Matching pictures of machines to pictures of examples of the machines to assess understanding of concepts.

Do a Scavenger Hunt in which the students find examples of every type of simple machine and draw them. For an example of this activity see The MAILBOX, Intermediate, Feb/Mar, 1996, The Education Center, Inc.

Critical vocabulary

screw, lever, wedge, pulley, wheel, axle, inclined plane, machine, wolf, pigs


This lesson plan was developed during the English Language Development Standard Course of Study lesson planning institutes hosted by the North Carolina Department of Public Instruction and LEARN NC, June and July, 2004. It includes specific strategies, instructional modifications, and alternative assessments which make this lesson accessible to limited English proficient students. Please note that this lesson has been aligned with the goals and objectives of the N.C. English Language Development standards.

  • Common Core State Standards
    • English Language Arts (2010)
      • Reading: Literature

        • Grade 5
          • 5.RL.1 Quote accurately from a text when explaining what the text says explicitly and when drawing inferences from the text.

North Carolina curriculum alignment

English Language Arts (2004)

Grade 5

  • Goal 2: The learner will apply strategies and skills to comprehend text that is read, heard, and viewed.
    • Objective 2.02: Interact with the text before, during, and after reading, listening, and viewing by:
      • making predictions.
      • formulating questions.
      • supporting answers from textual information, previous experience, and/or other sources.
      • drawing on personal, literary, and cultural understandings.
      • seeking additional information.
      • making connections with previous experiences, information, and ideas.
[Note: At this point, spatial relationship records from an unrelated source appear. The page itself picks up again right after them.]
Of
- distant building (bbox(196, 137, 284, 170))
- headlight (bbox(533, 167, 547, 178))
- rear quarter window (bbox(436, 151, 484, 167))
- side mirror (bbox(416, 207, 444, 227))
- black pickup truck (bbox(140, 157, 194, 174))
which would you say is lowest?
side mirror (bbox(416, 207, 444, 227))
English Language Development (2005)

Grade 5

  • Goal 0:
    • Objective 0.03: Produce non-verbal responses to indicate comprehension of familiar text told or read aloud to them with prompting and modeling (e.g., pictures, drama).
    • Objective 0.04: Listen to oral presentations, stories, and/or familiar texts told or read aloud and respond using physical actions and other means of non-verbal communication with modeling and prompting.
    • Objective 0.06: Recognize that books and other sources provide information through pictures and simple vocabulary.

Science (2005)

Grade 5

  • Goal 4: The learner will conduct investigations and use appropriate technologies to build an understanding of forces and motion in technological designs.
    • Objective 4.06: Build and use a model to solve a mechanical design problem.
      • Devise a test for the model.
      • Evaluate the results of test.
    • Objective 4.07: Determine how people use simple machines to solve problems.